*Assignment*.
Every record below is to be retyped exactly, with any pictures left out.
◇ ◇ ◇ ◇ ◇
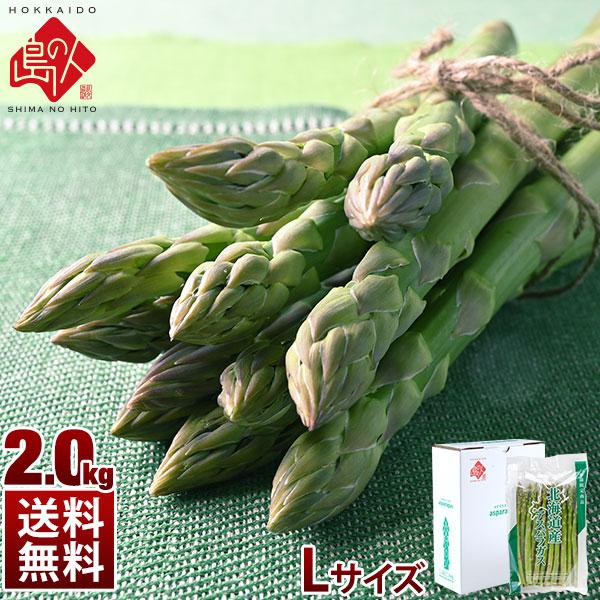 北海道産 グリーン アスパラ 2.0kg(500g×4) Lサイズ 【送料無料】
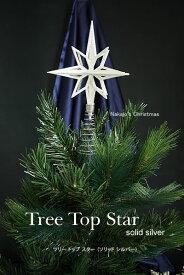 クリスマスツリー オーナメント クリスマス ツリートップスター ソリッドシルバー 飾り クリスマス装飾 星型オ−ナメント クリスマスツリートップ 飾りつけ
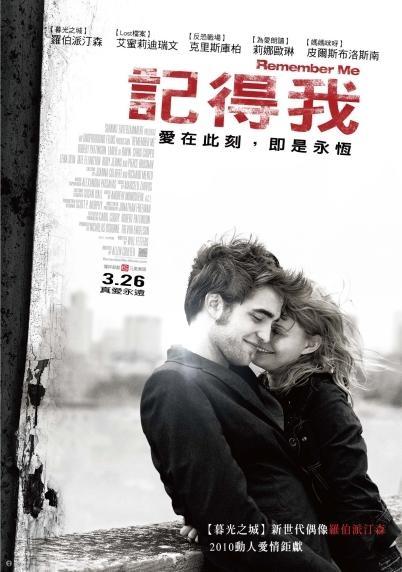 記得我(2010)_Remember Me(2010)_電影海報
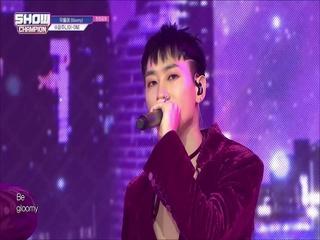 [쇼챔피언 312회] 'SUPER JUNIOR-D&E (동해&은혁) - 우울해 (Gloomy)' (방송 Clip)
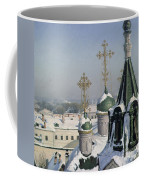 View From A Window Of The Moscow School Of Painting Coffee Mug by Sergei Ivanovich Svetoslavsky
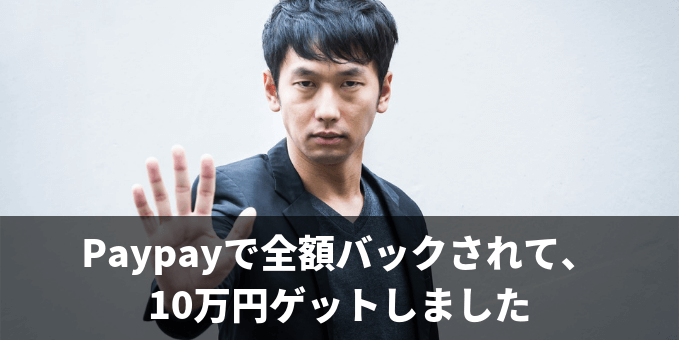 paypay 全額バック コツ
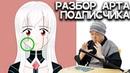 Советы мангаки Улучшаем андроида подписчика DokiDoki Drawing RUS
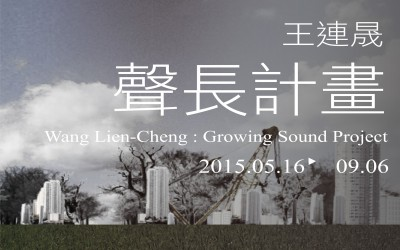 'GROWING SOUND PROJECT'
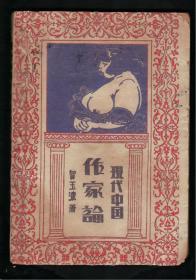 1932年初版《现代中国作家论》贺玉波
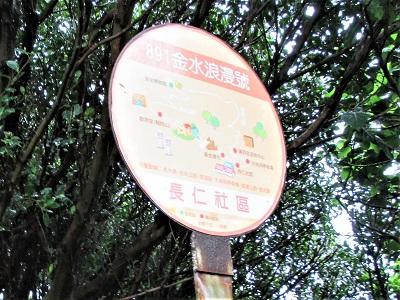 長仁社区バス停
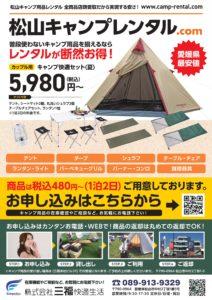 キャンプレンタル松山
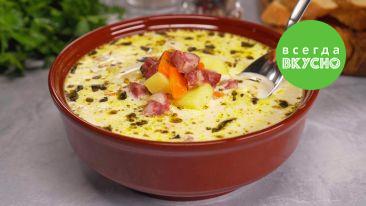 Как приготовить картофельный суп по-польски
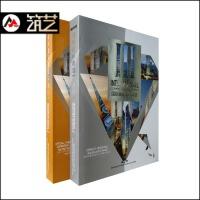 国际竞标建筑年鉴三 上下册 办公商业酒店文化建筑设计方案集 书籍
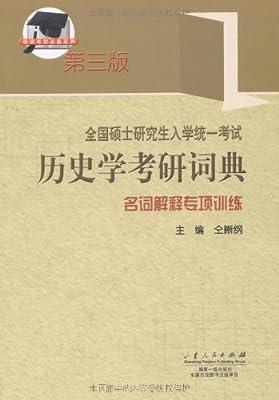 硕研考试必备系列:历史学考研词典.pdf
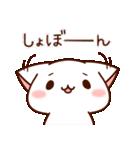 だいすきネコちゃん6(個別スタンプ:36)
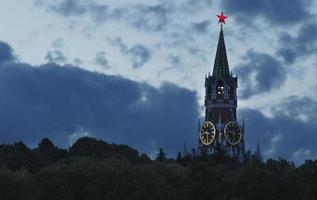 Rusland Moskou Stadszicht foto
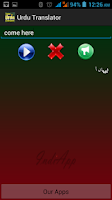 Screenshot of Urdu Translator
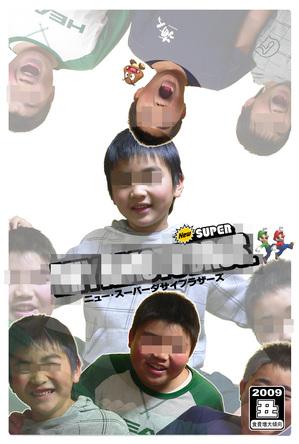 2009年賀状(宮本家).jpg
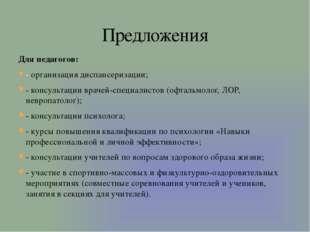 Для педагогов: - организация диспансеризации; - консультации врачей-специалис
◇ ◇ ◇ ◇ ◇
*Task result*.
 北海道産 グリーン アスパラ 2.0kg(500g×4) Lサイズ 【送料無料】
 クリスマスツリー オーナメント クリスマス ツリートップスター ソリッドシルバー 飾り クリスマス装飾 星型オ−ナメント クリスマスツリートップ 飾りつけ
 記得我(2010)_Remember Me(2010)_電影海報
 [쇼챔피언 312회] 'SUPER JUNIOR-D&E (동해&은혁) - 우울해 (Gloomy)' (방송 Clip)
 View From A Window Of The Moscow School Of Painting Coffee Mug by Sergei Ivanovich Svetoslavsky
 paypay 全額バック コツ
 Советы мангаки Улучшаем андроида подписчика DokiDoki Drawing RUS
 'GROWING SOUND PROJECT'
 1932年初版《现代中国作家论》贺玉波
 長仁社区バス停
 キャンプレンタル松山
 Как приготовить картофельный суп по-польски
 国际竞标建筑年鉴三 上下册 办公商业酒店文化建筑设计方案集 书籍
 硕研考试必备系列:历史学考研词典.pdf
 だいすきネコちゃん6(個別スタンプ:36)
 Rusland Moskou Stadszicht foto
 Screenshot of Urdu Translator
 2009年賀状(宮本家).jpg
 Для педагогов: - организация диспансеризации; - консультации врачей-специалис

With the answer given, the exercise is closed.